First and Second Year pupils strutted about the stage, bedecked in homemade costumes. A shepherd dragged a plastic sheep on a lopsided wooden trolley with a buckled wheel and patiently awaited his cue. And Tara, the feisty red head from 2E, smiled at the tired travellers peering in awe at His makeshift crib… and then told them to shut up, as they’d wake the baby. Gritty modern realism.
“How can she be the Virgin Mary?” the first row wondered collectively. “According to the gossip, she’s expecting twins.”
“Artistic licence?” was offered in way of explanation.

Happy Christmas

May I take this opportunity to wish my happy band of weary travellers, and Mrs Doris Inglethorpe, a very Merry Christmas.

I also hope that you and your families have a wonderful 2019, and that it brings you everything you ever wished for… Especially you, Jane from Manchester.
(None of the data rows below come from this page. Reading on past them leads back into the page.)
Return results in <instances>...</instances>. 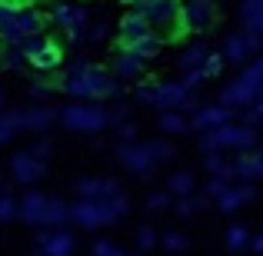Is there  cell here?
I'll return each mask as SVG.
<instances>
[{
    "label": "cell",
    "mask_w": 263,
    "mask_h": 256,
    "mask_svg": "<svg viewBox=\"0 0 263 256\" xmlns=\"http://www.w3.org/2000/svg\"><path fill=\"white\" fill-rule=\"evenodd\" d=\"M130 50H134L137 57H143V60H154L157 53L163 50V40L157 37V33H147V37H143V40H137V44L130 47Z\"/></svg>",
    "instance_id": "24"
},
{
    "label": "cell",
    "mask_w": 263,
    "mask_h": 256,
    "mask_svg": "<svg viewBox=\"0 0 263 256\" xmlns=\"http://www.w3.org/2000/svg\"><path fill=\"white\" fill-rule=\"evenodd\" d=\"M120 190V183H114V180H80L77 183V196L80 200H103L110 196V193Z\"/></svg>",
    "instance_id": "19"
},
{
    "label": "cell",
    "mask_w": 263,
    "mask_h": 256,
    "mask_svg": "<svg viewBox=\"0 0 263 256\" xmlns=\"http://www.w3.org/2000/svg\"><path fill=\"white\" fill-rule=\"evenodd\" d=\"M24 64H27L24 53H20L13 44H4V47H0V67H4V70H20Z\"/></svg>",
    "instance_id": "27"
},
{
    "label": "cell",
    "mask_w": 263,
    "mask_h": 256,
    "mask_svg": "<svg viewBox=\"0 0 263 256\" xmlns=\"http://www.w3.org/2000/svg\"><path fill=\"white\" fill-rule=\"evenodd\" d=\"M130 213V200L123 196V190L110 193L103 200H77L70 206V220L84 230H97V226H107V223H117Z\"/></svg>",
    "instance_id": "2"
},
{
    "label": "cell",
    "mask_w": 263,
    "mask_h": 256,
    "mask_svg": "<svg viewBox=\"0 0 263 256\" xmlns=\"http://www.w3.org/2000/svg\"><path fill=\"white\" fill-rule=\"evenodd\" d=\"M17 216H24L27 223H40V226H60L70 220V206L64 200L44 196V193H27L17 206Z\"/></svg>",
    "instance_id": "4"
},
{
    "label": "cell",
    "mask_w": 263,
    "mask_h": 256,
    "mask_svg": "<svg viewBox=\"0 0 263 256\" xmlns=\"http://www.w3.org/2000/svg\"><path fill=\"white\" fill-rule=\"evenodd\" d=\"M263 47V37H257V33H237V37H230L223 44V60H230V64H243L250 53H257Z\"/></svg>",
    "instance_id": "11"
},
{
    "label": "cell",
    "mask_w": 263,
    "mask_h": 256,
    "mask_svg": "<svg viewBox=\"0 0 263 256\" xmlns=\"http://www.w3.org/2000/svg\"><path fill=\"white\" fill-rule=\"evenodd\" d=\"M60 120H64V127L77 130V133H100L110 127V113L97 107L93 100H73L70 107H64Z\"/></svg>",
    "instance_id": "5"
},
{
    "label": "cell",
    "mask_w": 263,
    "mask_h": 256,
    "mask_svg": "<svg viewBox=\"0 0 263 256\" xmlns=\"http://www.w3.org/2000/svg\"><path fill=\"white\" fill-rule=\"evenodd\" d=\"M30 153H33V156H40V160H44V156H47V153H50V143H47V140H40V143H33V147H30Z\"/></svg>",
    "instance_id": "40"
},
{
    "label": "cell",
    "mask_w": 263,
    "mask_h": 256,
    "mask_svg": "<svg viewBox=\"0 0 263 256\" xmlns=\"http://www.w3.org/2000/svg\"><path fill=\"white\" fill-rule=\"evenodd\" d=\"M47 44H50V37H47V33H30V37L17 40V44H13V47H17V50L24 53V60H30L33 53H40V50H44Z\"/></svg>",
    "instance_id": "25"
},
{
    "label": "cell",
    "mask_w": 263,
    "mask_h": 256,
    "mask_svg": "<svg viewBox=\"0 0 263 256\" xmlns=\"http://www.w3.org/2000/svg\"><path fill=\"white\" fill-rule=\"evenodd\" d=\"M240 17H243V24H247V33L263 37V0H243Z\"/></svg>",
    "instance_id": "20"
},
{
    "label": "cell",
    "mask_w": 263,
    "mask_h": 256,
    "mask_svg": "<svg viewBox=\"0 0 263 256\" xmlns=\"http://www.w3.org/2000/svg\"><path fill=\"white\" fill-rule=\"evenodd\" d=\"M250 246H253L257 253H263V237H253V243H250Z\"/></svg>",
    "instance_id": "42"
},
{
    "label": "cell",
    "mask_w": 263,
    "mask_h": 256,
    "mask_svg": "<svg viewBox=\"0 0 263 256\" xmlns=\"http://www.w3.org/2000/svg\"><path fill=\"white\" fill-rule=\"evenodd\" d=\"M60 87H64L73 100H93V103L97 100H114V96L123 93V87L114 84L103 67L84 64V60H77V64L64 73V84H60Z\"/></svg>",
    "instance_id": "1"
},
{
    "label": "cell",
    "mask_w": 263,
    "mask_h": 256,
    "mask_svg": "<svg viewBox=\"0 0 263 256\" xmlns=\"http://www.w3.org/2000/svg\"><path fill=\"white\" fill-rule=\"evenodd\" d=\"M223 64H227V60H223V53L210 50V53H206V60H203V67H200V70H203V77L210 80V77H217V73L223 70Z\"/></svg>",
    "instance_id": "30"
},
{
    "label": "cell",
    "mask_w": 263,
    "mask_h": 256,
    "mask_svg": "<svg viewBox=\"0 0 263 256\" xmlns=\"http://www.w3.org/2000/svg\"><path fill=\"white\" fill-rule=\"evenodd\" d=\"M110 27L107 20H90V30H87V44H100V40H107Z\"/></svg>",
    "instance_id": "32"
},
{
    "label": "cell",
    "mask_w": 263,
    "mask_h": 256,
    "mask_svg": "<svg viewBox=\"0 0 263 256\" xmlns=\"http://www.w3.org/2000/svg\"><path fill=\"white\" fill-rule=\"evenodd\" d=\"M147 33H154V27H150V20L143 17L140 10L127 13V17L120 20V27H117V37H120V47H134L137 40H143Z\"/></svg>",
    "instance_id": "12"
},
{
    "label": "cell",
    "mask_w": 263,
    "mask_h": 256,
    "mask_svg": "<svg viewBox=\"0 0 263 256\" xmlns=\"http://www.w3.org/2000/svg\"><path fill=\"white\" fill-rule=\"evenodd\" d=\"M180 17H183V27L193 33H203L213 27V20H217V4L213 0H186L183 10H180Z\"/></svg>",
    "instance_id": "8"
},
{
    "label": "cell",
    "mask_w": 263,
    "mask_h": 256,
    "mask_svg": "<svg viewBox=\"0 0 263 256\" xmlns=\"http://www.w3.org/2000/svg\"><path fill=\"white\" fill-rule=\"evenodd\" d=\"M0 107H4V93H0Z\"/></svg>",
    "instance_id": "45"
},
{
    "label": "cell",
    "mask_w": 263,
    "mask_h": 256,
    "mask_svg": "<svg viewBox=\"0 0 263 256\" xmlns=\"http://www.w3.org/2000/svg\"><path fill=\"white\" fill-rule=\"evenodd\" d=\"M163 250H170V253H180V250H186V240L180 237V233H170V237L163 240Z\"/></svg>",
    "instance_id": "36"
},
{
    "label": "cell",
    "mask_w": 263,
    "mask_h": 256,
    "mask_svg": "<svg viewBox=\"0 0 263 256\" xmlns=\"http://www.w3.org/2000/svg\"><path fill=\"white\" fill-rule=\"evenodd\" d=\"M160 127L170 130V133H183V130H186V120L177 113V110H163V113H160Z\"/></svg>",
    "instance_id": "29"
},
{
    "label": "cell",
    "mask_w": 263,
    "mask_h": 256,
    "mask_svg": "<svg viewBox=\"0 0 263 256\" xmlns=\"http://www.w3.org/2000/svg\"><path fill=\"white\" fill-rule=\"evenodd\" d=\"M257 143V133H253V127H237V123H223V127H217V130H210V133L203 136V147L210 150H227V147H240V150H247V147H253Z\"/></svg>",
    "instance_id": "6"
},
{
    "label": "cell",
    "mask_w": 263,
    "mask_h": 256,
    "mask_svg": "<svg viewBox=\"0 0 263 256\" xmlns=\"http://www.w3.org/2000/svg\"><path fill=\"white\" fill-rule=\"evenodd\" d=\"M10 173H13V180H17V183L30 186V183H37V180L47 173V163L40 160V156H33L30 150H24V153H17L10 160Z\"/></svg>",
    "instance_id": "10"
},
{
    "label": "cell",
    "mask_w": 263,
    "mask_h": 256,
    "mask_svg": "<svg viewBox=\"0 0 263 256\" xmlns=\"http://www.w3.org/2000/svg\"><path fill=\"white\" fill-rule=\"evenodd\" d=\"M0 4H10V7H17V0H0Z\"/></svg>",
    "instance_id": "43"
},
{
    "label": "cell",
    "mask_w": 263,
    "mask_h": 256,
    "mask_svg": "<svg viewBox=\"0 0 263 256\" xmlns=\"http://www.w3.org/2000/svg\"><path fill=\"white\" fill-rule=\"evenodd\" d=\"M154 96H157V84L147 80V84L137 87V100H140V103H150V107H154Z\"/></svg>",
    "instance_id": "34"
},
{
    "label": "cell",
    "mask_w": 263,
    "mask_h": 256,
    "mask_svg": "<svg viewBox=\"0 0 263 256\" xmlns=\"http://www.w3.org/2000/svg\"><path fill=\"white\" fill-rule=\"evenodd\" d=\"M237 176H263V153H250L237 163Z\"/></svg>",
    "instance_id": "26"
},
{
    "label": "cell",
    "mask_w": 263,
    "mask_h": 256,
    "mask_svg": "<svg viewBox=\"0 0 263 256\" xmlns=\"http://www.w3.org/2000/svg\"><path fill=\"white\" fill-rule=\"evenodd\" d=\"M154 107H160V110H197V100H193V90L183 80H167V84H157Z\"/></svg>",
    "instance_id": "7"
},
{
    "label": "cell",
    "mask_w": 263,
    "mask_h": 256,
    "mask_svg": "<svg viewBox=\"0 0 263 256\" xmlns=\"http://www.w3.org/2000/svg\"><path fill=\"white\" fill-rule=\"evenodd\" d=\"M206 53H210V47H203V44L186 47L183 57H180V70H200V67H203V60H206Z\"/></svg>",
    "instance_id": "23"
},
{
    "label": "cell",
    "mask_w": 263,
    "mask_h": 256,
    "mask_svg": "<svg viewBox=\"0 0 263 256\" xmlns=\"http://www.w3.org/2000/svg\"><path fill=\"white\" fill-rule=\"evenodd\" d=\"M84 13V7H77V4H70V0H50V24H57L60 30H67V27L73 24V20Z\"/></svg>",
    "instance_id": "18"
},
{
    "label": "cell",
    "mask_w": 263,
    "mask_h": 256,
    "mask_svg": "<svg viewBox=\"0 0 263 256\" xmlns=\"http://www.w3.org/2000/svg\"><path fill=\"white\" fill-rule=\"evenodd\" d=\"M20 127H27V130H47L53 120H57V113H53L50 107H27V110H20Z\"/></svg>",
    "instance_id": "16"
},
{
    "label": "cell",
    "mask_w": 263,
    "mask_h": 256,
    "mask_svg": "<svg viewBox=\"0 0 263 256\" xmlns=\"http://www.w3.org/2000/svg\"><path fill=\"white\" fill-rule=\"evenodd\" d=\"M230 120V107H223V103H213V107H200L197 113H193V127L203 130V133H210V130L223 127V123Z\"/></svg>",
    "instance_id": "15"
},
{
    "label": "cell",
    "mask_w": 263,
    "mask_h": 256,
    "mask_svg": "<svg viewBox=\"0 0 263 256\" xmlns=\"http://www.w3.org/2000/svg\"><path fill=\"white\" fill-rule=\"evenodd\" d=\"M200 206H203V200H183V203L177 206V213L180 216H190V213H197Z\"/></svg>",
    "instance_id": "37"
},
{
    "label": "cell",
    "mask_w": 263,
    "mask_h": 256,
    "mask_svg": "<svg viewBox=\"0 0 263 256\" xmlns=\"http://www.w3.org/2000/svg\"><path fill=\"white\" fill-rule=\"evenodd\" d=\"M17 206H20V200H13V196H7V193H0V223H7V220L17 216Z\"/></svg>",
    "instance_id": "33"
},
{
    "label": "cell",
    "mask_w": 263,
    "mask_h": 256,
    "mask_svg": "<svg viewBox=\"0 0 263 256\" xmlns=\"http://www.w3.org/2000/svg\"><path fill=\"white\" fill-rule=\"evenodd\" d=\"M170 193H177V196H190V193H193V176H190V173H174V176H170Z\"/></svg>",
    "instance_id": "28"
},
{
    "label": "cell",
    "mask_w": 263,
    "mask_h": 256,
    "mask_svg": "<svg viewBox=\"0 0 263 256\" xmlns=\"http://www.w3.org/2000/svg\"><path fill=\"white\" fill-rule=\"evenodd\" d=\"M240 84L250 90L253 103H257V96H260V90H263V57H257L253 64H247V70L240 73Z\"/></svg>",
    "instance_id": "22"
},
{
    "label": "cell",
    "mask_w": 263,
    "mask_h": 256,
    "mask_svg": "<svg viewBox=\"0 0 263 256\" xmlns=\"http://www.w3.org/2000/svg\"><path fill=\"white\" fill-rule=\"evenodd\" d=\"M114 77H120V80H137V77H143V67H147V60L143 57H137L130 47H117V53H114Z\"/></svg>",
    "instance_id": "14"
},
{
    "label": "cell",
    "mask_w": 263,
    "mask_h": 256,
    "mask_svg": "<svg viewBox=\"0 0 263 256\" xmlns=\"http://www.w3.org/2000/svg\"><path fill=\"white\" fill-rule=\"evenodd\" d=\"M250 196H253L250 186H227V190L217 196V206H220L223 213H233L240 203H243V200H250Z\"/></svg>",
    "instance_id": "21"
},
{
    "label": "cell",
    "mask_w": 263,
    "mask_h": 256,
    "mask_svg": "<svg viewBox=\"0 0 263 256\" xmlns=\"http://www.w3.org/2000/svg\"><path fill=\"white\" fill-rule=\"evenodd\" d=\"M174 156V147L163 140H154V143H123L120 150H117V160L123 163V170L137 173V176H143V173H150L160 160H170Z\"/></svg>",
    "instance_id": "3"
},
{
    "label": "cell",
    "mask_w": 263,
    "mask_h": 256,
    "mask_svg": "<svg viewBox=\"0 0 263 256\" xmlns=\"http://www.w3.org/2000/svg\"><path fill=\"white\" fill-rule=\"evenodd\" d=\"M120 136H123V140H127V143H134V136H137V130H134V127H130V123H120Z\"/></svg>",
    "instance_id": "41"
},
{
    "label": "cell",
    "mask_w": 263,
    "mask_h": 256,
    "mask_svg": "<svg viewBox=\"0 0 263 256\" xmlns=\"http://www.w3.org/2000/svg\"><path fill=\"white\" fill-rule=\"evenodd\" d=\"M27 64H30L33 70H40V73H50V70H57V67L64 64V50H60V47L50 40V44H47L40 53H33V57L27 60Z\"/></svg>",
    "instance_id": "17"
},
{
    "label": "cell",
    "mask_w": 263,
    "mask_h": 256,
    "mask_svg": "<svg viewBox=\"0 0 263 256\" xmlns=\"http://www.w3.org/2000/svg\"><path fill=\"white\" fill-rule=\"evenodd\" d=\"M247 243H250L247 226H230V230H227V246H230V250H243Z\"/></svg>",
    "instance_id": "31"
},
{
    "label": "cell",
    "mask_w": 263,
    "mask_h": 256,
    "mask_svg": "<svg viewBox=\"0 0 263 256\" xmlns=\"http://www.w3.org/2000/svg\"><path fill=\"white\" fill-rule=\"evenodd\" d=\"M77 250V240H73V233L67 230H47L44 237H40V256H73Z\"/></svg>",
    "instance_id": "13"
},
{
    "label": "cell",
    "mask_w": 263,
    "mask_h": 256,
    "mask_svg": "<svg viewBox=\"0 0 263 256\" xmlns=\"http://www.w3.org/2000/svg\"><path fill=\"white\" fill-rule=\"evenodd\" d=\"M123 4H140V0H123Z\"/></svg>",
    "instance_id": "44"
},
{
    "label": "cell",
    "mask_w": 263,
    "mask_h": 256,
    "mask_svg": "<svg viewBox=\"0 0 263 256\" xmlns=\"http://www.w3.org/2000/svg\"><path fill=\"white\" fill-rule=\"evenodd\" d=\"M147 203H150V210H163V206H170V196L167 193H154Z\"/></svg>",
    "instance_id": "38"
},
{
    "label": "cell",
    "mask_w": 263,
    "mask_h": 256,
    "mask_svg": "<svg viewBox=\"0 0 263 256\" xmlns=\"http://www.w3.org/2000/svg\"><path fill=\"white\" fill-rule=\"evenodd\" d=\"M137 10L143 13V17L150 20V27H163V24H174L180 20V10H183V4L180 0H140L137 4Z\"/></svg>",
    "instance_id": "9"
},
{
    "label": "cell",
    "mask_w": 263,
    "mask_h": 256,
    "mask_svg": "<svg viewBox=\"0 0 263 256\" xmlns=\"http://www.w3.org/2000/svg\"><path fill=\"white\" fill-rule=\"evenodd\" d=\"M140 250H150V246H157V237H154V230H140Z\"/></svg>",
    "instance_id": "39"
},
{
    "label": "cell",
    "mask_w": 263,
    "mask_h": 256,
    "mask_svg": "<svg viewBox=\"0 0 263 256\" xmlns=\"http://www.w3.org/2000/svg\"><path fill=\"white\" fill-rule=\"evenodd\" d=\"M93 256H127L123 250H117L114 243H107V240H100V243L93 246Z\"/></svg>",
    "instance_id": "35"
}]
</instances>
Merry Christmas and Happy New Year!


Memories, part 2.

More from the school nurse…

Everything stopped immediately; pens in mid-sentence; chalk held in mid-equation against cluttered blackboards.
“No!” hundreds of voices exclaimed with a simultaneous gasp. Not now. Not now.
Klaxons sounded their panicked shrill. Red lights flashed and rotated. Shutters yanked down and bolted into position, covering all ground floor windows and every exit.
Pupils screamed, rushed through corridors, bashed into one another, pushed one another out of the way, scrambled up and over bodies of the fallen.
Now battering at doors, throwing chairs at windows in desperation, crying helplessly as the reinforced glass held firm: not so much as a chip. It was hopeless.
Breathing heavily through protective masks and steamed visors, the highly trained team of Hazmat experts arrived through the cloud of spray and white smoke, quickly taking control of the dire situation, the decontamination process in full swing, children pulled from hiding places and hosed down, held down as they were scrubbed, heads tugged from side to side, hair pulled, ears twisted, combs closely examined.
“Resistance is futile,” I was warned by Darth Vader.
“It was him! It was him!” Fingers pointing.
The guilty shamed, betrayed easily through ignorance and fear, dragged away yelling loudly of injustice, forced to stand naked beneath a cold shower, prodded into differing positions by stiff bristled yard-brooms, their skin now red raw. They whimpered. They cried. Oh the shame.